Sunday, August 12, 2007

NBC Today Show on Reputation Defense


On Sunday August 12, 2007 the NBC Today show had a brief presentation of the issue of online “reputation defense.” Ben Popken, (link here) ) from consumerist.com, appeared and criticized Reputation Defender and similar companies as compromising free speech. Sometimes webmasters have been asked to remove references to people’s names that had been printed in association with negative events in regular media and fact-checked in a regular way by the media. The theory seems to be that bloggers are “amplifying” the dangers to reputation to others because of the free entry into blogging, beyond what would have happened in the days that there was only print and television.

The broadcast also gave some tips. Major search engines offer “/alerts” that will send anyone an email whenever his name is indexed in a new search engine reference on the Internet. The broadcast suggested that persons be wary of things written about others with the same name as them. Many people have the same names (even same legal names with middle initial or muddle name) so it is easy for a “background checker” to mix up names. The risk is reduced or eliminated if bloggers and web authors document every reference to someone's name with a specific source in the regular media, one that could be fact-checked (by a background investigator) to verify identity.

As I have noted, it’s important for the Human Resources world and for colleges and grad schools to sit down and develop “best practices” if they feel that they need to gumshoe about applicants or employees on the Internet. Obviously much of what they find is wrong or can be about the wrong person, and there is a possibility of jobs being lost because of information about another person (but note the fact-checking step above). The ethics of this as an employment or admissions practice should be considered carefully. It’s rather shocking to me that any reputable employers would fall for this. Some industries and employers and some positions are much more sensitive to public or customer perception of individual employees than others; bloggers who work in areas not requiring contact with the public could affect the careers of people who do work in sensitive areas.

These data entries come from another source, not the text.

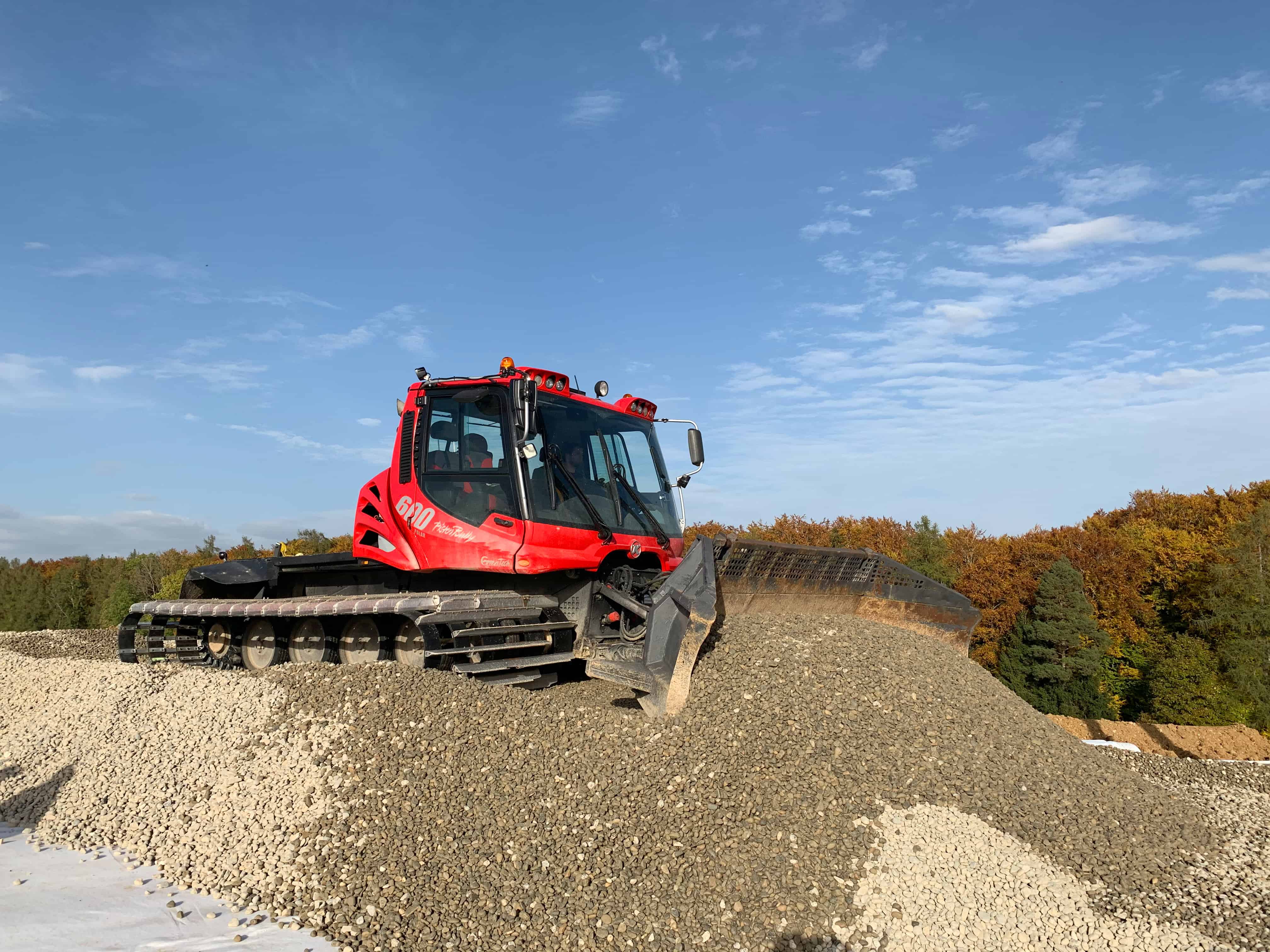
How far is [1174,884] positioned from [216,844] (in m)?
5.37

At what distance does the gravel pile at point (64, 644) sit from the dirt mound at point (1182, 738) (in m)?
13.8

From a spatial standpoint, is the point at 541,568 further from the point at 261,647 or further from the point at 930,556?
the point at 930,556

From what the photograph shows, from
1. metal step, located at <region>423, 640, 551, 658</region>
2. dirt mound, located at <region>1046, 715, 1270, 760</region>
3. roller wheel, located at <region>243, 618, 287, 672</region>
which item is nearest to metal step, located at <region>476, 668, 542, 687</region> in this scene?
metal step, located at <region>423, 640, 551, 658</region>

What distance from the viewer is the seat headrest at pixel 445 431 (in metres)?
7.63

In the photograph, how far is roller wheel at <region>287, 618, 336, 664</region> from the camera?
8008 millimetres

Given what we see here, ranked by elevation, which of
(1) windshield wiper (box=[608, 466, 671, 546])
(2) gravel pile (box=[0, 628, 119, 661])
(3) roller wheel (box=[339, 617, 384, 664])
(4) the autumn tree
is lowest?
(4) the autumn tree

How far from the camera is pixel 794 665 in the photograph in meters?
6.24

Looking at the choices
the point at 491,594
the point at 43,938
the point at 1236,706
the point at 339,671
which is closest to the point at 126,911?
the point at 43,938

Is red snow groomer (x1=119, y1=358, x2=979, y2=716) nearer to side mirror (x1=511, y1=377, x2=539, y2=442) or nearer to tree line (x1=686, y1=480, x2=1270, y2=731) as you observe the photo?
side mirror (x1=511, y1=377, x2=539, y2=442)

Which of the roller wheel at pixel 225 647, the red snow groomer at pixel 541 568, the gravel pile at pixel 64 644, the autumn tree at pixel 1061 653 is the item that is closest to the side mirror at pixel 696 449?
the red snow groomer at pixel 541 568

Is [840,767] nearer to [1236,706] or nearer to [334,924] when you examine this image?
[334,924]

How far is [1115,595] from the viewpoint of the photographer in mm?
27203

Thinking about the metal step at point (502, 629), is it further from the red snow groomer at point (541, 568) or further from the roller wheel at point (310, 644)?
the roller wheel at point (310, 644)

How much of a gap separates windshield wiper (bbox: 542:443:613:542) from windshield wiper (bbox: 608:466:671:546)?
0.59 m
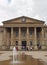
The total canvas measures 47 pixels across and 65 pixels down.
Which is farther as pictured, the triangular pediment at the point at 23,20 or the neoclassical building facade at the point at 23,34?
the triangular pediment at the point at 23,20

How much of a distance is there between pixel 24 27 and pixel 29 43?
6574 millimetres

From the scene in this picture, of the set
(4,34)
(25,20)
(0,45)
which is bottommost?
(0,45)

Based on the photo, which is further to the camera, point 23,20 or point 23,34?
point 23,34

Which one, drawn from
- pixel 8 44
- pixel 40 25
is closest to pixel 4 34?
pixel 8 44

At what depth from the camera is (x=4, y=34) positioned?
67.9 meters

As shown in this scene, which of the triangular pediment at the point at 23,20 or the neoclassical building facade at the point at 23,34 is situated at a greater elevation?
the triangular pediment at the point at 23,20

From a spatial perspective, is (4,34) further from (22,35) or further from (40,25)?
(40,25)

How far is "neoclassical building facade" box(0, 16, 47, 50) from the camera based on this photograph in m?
67.4

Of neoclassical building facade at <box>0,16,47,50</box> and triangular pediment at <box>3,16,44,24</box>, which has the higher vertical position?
triangular pediment at <box>3,16,44,24</box>

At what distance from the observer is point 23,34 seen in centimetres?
7194

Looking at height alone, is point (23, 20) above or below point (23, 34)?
above

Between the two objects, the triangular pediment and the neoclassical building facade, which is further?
the triangular pediment

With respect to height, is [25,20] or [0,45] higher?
[25,20]

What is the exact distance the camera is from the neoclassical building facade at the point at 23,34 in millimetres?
67375
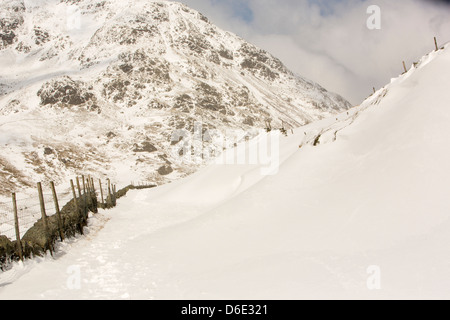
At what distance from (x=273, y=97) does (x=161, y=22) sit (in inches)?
3387

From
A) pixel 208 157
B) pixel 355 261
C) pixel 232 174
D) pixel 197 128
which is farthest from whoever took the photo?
pixel 197 128

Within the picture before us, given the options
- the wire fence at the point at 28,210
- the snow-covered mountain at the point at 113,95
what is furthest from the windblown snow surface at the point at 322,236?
the snow-covered mountain at the point at 113,95

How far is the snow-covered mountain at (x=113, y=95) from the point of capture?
83438 mm

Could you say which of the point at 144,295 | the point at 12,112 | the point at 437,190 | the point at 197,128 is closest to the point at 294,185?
the point at 437,190

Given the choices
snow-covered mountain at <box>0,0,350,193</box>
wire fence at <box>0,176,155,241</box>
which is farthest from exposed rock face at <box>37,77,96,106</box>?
wire fence at <box>0,176,155,241</box>

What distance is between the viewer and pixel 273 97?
586 feet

The broadcast also suggested that one can improve one’s reputation by creating a simple profile about oneself in one’s legal name and putting the resume or information that he or she wants seen. Most search engines will display this first. Many employers or others would then get the “right” and desire sartorial impression.

Companies have set themselves up to write and manage online profiles for professionals. Some employers may be starting to expect executives, managers and visible employees or agents to use these services.

It would have been desirable to have some members of the "reputation defense" industry on the program to comment.

This issue could be particularly serious for members of the Armed Forces because of “don’t ask don’t tell.” The effect could spill over into other sensitive areas like teaching.

Earlier postings on this problem were made at this blog on Nov. 30, 2006 and March 11, 2007, and especially March 7.

I do report facts from published and fact-checked stories. I do use discretion in reporting the names of people suspected of wrongdoing but not convicted of crimes. Sometimes the amount of material on a controversial individual will already be overwhelming so there seems to be no harm. I do not report strictly personal incidents (and the names of people associated with them) that have no newsworthiness or that would normally be confidential in a business or personal sense. I don’t take pictures of people in bars, dance floors, etc. just to publicize them. I do see a lot of cell phone photography (by others) going on at disco floors, however. Call it citizen paparazzi.